_ACTIVITY_
Take the data below and copy exactly the lines starting at the one with "family: Phalangeridae" and finishing at the one with "scientific name: Odocoileus virginianus", both included.

══ SUPPLIED DATA ══

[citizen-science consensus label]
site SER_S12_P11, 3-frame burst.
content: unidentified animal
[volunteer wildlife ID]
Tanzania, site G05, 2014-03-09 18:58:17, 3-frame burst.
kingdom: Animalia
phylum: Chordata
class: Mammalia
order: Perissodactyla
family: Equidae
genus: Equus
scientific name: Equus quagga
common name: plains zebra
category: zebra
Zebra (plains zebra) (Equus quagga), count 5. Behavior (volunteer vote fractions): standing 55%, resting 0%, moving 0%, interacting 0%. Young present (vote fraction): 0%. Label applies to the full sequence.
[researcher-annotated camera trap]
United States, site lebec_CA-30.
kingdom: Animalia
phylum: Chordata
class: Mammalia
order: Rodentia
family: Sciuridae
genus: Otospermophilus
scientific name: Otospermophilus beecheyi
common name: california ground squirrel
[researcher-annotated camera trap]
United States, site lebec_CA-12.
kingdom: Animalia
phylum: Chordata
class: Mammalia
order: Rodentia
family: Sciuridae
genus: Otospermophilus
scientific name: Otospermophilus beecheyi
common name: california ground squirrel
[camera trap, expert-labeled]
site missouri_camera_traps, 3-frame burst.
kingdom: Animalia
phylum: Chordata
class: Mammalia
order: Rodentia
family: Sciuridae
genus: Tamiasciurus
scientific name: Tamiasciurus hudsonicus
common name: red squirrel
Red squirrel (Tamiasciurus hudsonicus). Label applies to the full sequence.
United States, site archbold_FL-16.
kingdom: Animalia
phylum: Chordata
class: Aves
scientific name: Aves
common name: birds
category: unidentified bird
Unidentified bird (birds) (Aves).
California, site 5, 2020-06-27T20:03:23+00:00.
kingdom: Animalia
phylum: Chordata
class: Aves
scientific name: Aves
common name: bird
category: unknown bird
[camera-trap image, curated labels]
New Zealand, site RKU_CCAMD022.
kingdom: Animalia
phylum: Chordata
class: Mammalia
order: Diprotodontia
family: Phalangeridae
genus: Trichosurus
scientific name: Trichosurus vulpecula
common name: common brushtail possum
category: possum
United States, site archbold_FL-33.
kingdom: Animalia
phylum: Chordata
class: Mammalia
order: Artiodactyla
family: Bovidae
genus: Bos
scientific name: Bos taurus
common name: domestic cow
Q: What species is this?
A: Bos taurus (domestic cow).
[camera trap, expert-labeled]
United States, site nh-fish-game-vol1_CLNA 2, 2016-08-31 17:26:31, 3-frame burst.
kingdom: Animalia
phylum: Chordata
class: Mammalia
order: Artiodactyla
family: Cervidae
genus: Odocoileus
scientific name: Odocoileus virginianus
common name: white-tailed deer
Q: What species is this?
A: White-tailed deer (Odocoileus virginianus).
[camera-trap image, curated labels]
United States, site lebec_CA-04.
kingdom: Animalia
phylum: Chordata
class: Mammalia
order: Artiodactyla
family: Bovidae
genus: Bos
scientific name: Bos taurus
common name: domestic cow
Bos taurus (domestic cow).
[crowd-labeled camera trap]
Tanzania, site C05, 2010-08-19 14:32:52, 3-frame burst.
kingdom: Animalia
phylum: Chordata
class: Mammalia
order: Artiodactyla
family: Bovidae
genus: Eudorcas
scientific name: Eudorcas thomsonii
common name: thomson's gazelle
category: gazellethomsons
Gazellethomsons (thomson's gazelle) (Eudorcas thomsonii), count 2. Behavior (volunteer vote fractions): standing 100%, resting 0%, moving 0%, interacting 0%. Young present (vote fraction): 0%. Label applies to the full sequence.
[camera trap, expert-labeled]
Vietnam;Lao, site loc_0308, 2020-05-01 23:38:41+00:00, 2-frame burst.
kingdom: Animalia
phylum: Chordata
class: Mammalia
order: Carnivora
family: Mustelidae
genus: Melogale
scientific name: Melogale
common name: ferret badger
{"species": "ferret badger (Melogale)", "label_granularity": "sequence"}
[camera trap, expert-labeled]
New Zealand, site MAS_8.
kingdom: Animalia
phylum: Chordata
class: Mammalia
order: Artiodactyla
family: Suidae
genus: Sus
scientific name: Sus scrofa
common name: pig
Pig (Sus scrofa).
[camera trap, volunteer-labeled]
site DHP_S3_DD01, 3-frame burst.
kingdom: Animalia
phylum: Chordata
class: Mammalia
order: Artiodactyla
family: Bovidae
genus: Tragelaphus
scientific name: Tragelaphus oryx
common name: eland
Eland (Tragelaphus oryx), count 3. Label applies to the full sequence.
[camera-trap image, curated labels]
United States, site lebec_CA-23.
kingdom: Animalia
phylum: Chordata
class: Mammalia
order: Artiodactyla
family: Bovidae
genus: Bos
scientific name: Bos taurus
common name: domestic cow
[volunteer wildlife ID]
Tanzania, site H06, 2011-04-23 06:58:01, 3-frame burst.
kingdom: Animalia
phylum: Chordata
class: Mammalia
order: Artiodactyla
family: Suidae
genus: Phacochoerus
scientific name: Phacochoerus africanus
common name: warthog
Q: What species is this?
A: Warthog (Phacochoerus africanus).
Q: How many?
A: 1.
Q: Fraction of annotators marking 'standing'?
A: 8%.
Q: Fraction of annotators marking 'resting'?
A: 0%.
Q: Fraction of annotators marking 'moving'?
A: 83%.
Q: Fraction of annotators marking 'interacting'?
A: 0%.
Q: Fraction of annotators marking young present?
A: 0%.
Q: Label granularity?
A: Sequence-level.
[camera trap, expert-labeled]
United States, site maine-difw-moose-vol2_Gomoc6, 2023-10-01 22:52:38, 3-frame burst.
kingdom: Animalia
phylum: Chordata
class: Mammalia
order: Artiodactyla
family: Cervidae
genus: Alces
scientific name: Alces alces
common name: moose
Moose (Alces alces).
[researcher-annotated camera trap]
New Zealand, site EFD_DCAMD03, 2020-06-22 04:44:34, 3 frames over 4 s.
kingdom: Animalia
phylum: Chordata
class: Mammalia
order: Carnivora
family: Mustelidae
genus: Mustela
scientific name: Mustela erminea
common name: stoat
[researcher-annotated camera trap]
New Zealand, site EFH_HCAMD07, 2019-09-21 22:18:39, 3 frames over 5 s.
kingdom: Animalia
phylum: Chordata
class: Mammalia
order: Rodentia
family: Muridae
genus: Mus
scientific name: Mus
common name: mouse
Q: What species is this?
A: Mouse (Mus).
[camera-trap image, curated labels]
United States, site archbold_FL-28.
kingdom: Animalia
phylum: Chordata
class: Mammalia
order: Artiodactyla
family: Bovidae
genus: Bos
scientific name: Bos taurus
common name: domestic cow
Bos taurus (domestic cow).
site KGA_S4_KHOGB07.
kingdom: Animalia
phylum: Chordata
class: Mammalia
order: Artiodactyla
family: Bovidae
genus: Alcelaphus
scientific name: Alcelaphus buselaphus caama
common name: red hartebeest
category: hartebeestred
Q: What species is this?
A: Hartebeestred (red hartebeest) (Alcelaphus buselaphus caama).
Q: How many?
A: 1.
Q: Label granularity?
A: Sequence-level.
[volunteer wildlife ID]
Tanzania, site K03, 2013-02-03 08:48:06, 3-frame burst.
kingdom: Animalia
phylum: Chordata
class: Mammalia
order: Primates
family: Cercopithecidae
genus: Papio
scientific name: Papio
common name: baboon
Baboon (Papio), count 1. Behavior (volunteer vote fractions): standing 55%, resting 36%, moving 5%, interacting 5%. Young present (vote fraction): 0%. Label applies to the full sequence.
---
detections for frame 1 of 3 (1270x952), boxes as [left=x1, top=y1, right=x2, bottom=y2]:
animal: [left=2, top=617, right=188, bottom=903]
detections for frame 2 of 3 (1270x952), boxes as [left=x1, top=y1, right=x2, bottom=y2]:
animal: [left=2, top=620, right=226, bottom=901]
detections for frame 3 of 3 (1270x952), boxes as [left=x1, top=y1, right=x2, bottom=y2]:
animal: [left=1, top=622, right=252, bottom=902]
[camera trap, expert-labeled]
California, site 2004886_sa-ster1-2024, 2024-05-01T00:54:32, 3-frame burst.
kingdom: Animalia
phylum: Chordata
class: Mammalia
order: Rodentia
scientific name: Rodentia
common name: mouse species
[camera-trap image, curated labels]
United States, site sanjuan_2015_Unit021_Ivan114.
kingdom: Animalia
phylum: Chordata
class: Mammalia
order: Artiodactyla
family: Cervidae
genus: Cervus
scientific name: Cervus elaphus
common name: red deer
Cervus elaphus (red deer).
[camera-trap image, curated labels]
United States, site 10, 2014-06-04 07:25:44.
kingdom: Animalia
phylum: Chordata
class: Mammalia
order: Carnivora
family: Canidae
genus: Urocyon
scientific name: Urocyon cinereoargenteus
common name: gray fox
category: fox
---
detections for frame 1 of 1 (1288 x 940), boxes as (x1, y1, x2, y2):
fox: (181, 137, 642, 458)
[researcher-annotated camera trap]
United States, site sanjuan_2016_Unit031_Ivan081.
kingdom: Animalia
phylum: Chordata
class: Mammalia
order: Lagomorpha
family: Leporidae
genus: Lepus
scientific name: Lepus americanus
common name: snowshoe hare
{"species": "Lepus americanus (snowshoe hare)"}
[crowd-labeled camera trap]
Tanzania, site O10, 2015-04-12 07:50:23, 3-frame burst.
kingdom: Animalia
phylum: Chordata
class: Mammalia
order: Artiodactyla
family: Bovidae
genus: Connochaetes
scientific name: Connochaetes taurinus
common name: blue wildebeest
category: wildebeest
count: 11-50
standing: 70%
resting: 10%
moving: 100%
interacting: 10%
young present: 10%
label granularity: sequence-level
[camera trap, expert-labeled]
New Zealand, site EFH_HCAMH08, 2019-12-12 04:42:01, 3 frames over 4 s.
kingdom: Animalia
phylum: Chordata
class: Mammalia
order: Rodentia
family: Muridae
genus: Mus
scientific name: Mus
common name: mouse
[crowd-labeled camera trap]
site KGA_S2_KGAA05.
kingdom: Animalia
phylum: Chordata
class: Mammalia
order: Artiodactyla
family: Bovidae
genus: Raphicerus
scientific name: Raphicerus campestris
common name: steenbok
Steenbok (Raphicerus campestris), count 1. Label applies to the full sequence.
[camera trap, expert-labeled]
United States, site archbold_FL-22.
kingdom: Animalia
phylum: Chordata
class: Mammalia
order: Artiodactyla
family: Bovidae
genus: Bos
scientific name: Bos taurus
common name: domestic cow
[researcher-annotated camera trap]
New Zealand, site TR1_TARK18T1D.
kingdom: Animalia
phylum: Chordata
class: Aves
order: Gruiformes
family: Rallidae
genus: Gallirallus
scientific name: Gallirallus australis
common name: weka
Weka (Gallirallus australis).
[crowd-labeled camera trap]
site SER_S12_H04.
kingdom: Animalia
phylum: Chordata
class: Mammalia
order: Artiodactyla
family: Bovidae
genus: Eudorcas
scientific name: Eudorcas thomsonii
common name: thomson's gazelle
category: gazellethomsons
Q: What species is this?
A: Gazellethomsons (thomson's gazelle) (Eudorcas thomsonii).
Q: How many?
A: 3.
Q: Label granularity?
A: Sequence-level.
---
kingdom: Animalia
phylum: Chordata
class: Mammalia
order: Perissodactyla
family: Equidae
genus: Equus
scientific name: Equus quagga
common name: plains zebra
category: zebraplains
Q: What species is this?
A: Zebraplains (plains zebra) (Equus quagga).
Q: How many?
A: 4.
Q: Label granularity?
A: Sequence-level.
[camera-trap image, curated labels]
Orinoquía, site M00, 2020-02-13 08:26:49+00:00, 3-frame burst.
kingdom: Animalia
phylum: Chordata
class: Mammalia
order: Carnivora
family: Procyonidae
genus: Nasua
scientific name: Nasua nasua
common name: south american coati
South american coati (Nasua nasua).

═══

_RESPONSE BOX_
family: Phalangeridae
genus: Trichosurus
scientific name: Trichosurus vulpecula
common name: common brushtail possum
category: possum
United States, site archbold_FL-33.
kingdom: Animalia
phylum: Chordata
class: Mammalia
order: Artiodactyla
family: Bovidae
genus: Bos
scientific name: Bos taurus
common name: domestic cow
Q: What species is this?
A: Bos taurus (domestic cow).
[camera trap, expert-labeled]
United States, site nh-fish-game-vol1_CLNA 2, 2016-08-31 17:26:31, 3-frame burst.
kingdom: Animalia
phylum: Chordata
class: Mammalia
order: Artiodactyla
family: Cervidae
genus: Odocoileus
scientific name: Odocoileus virginianus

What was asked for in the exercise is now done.